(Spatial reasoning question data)
# # # #
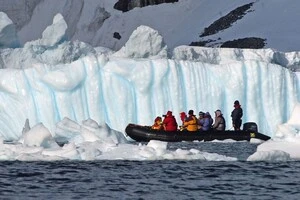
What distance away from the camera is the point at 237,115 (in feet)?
121

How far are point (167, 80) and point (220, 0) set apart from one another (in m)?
32.7

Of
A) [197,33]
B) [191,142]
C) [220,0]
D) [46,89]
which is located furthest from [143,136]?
[220,0]

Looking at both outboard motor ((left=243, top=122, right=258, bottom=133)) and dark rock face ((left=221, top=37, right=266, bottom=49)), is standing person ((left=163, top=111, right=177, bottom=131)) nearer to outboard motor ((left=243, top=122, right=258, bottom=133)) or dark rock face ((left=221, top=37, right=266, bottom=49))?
outboard motor ((left=243, top=122, right=258, bottom=133))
# # # #
■ What the exercise asks
Reproduce every one of the records above word for word, omitting the pictures.

■ Answer to the problem
What distance away from the camera is the point at 237,115 (in feet)?
121

How far are point (167, 80) and point (220, 0) set apart from one another (in m)?
32.7

Of
A) [197,33]
B) [191,142]
C) [220,0]
D) [46,89]
which is located furthest from [143,136]?
[220,0]

Looking at both outboard motor ((left=243, top=122, right=258, bottom=133)) and dark rock face ((left=221, top=37, right=266, bottom=49)), is standing person ((left=163, top=111, right=177, bottom=131)) nearer to outboard motor ((left=243, top=122, right=258, bottom=133)) or dark rock face ((left=221, top=37, right=266, bottom=49))?
outboard motor ((left=243, top=122, right=258, bottom=133))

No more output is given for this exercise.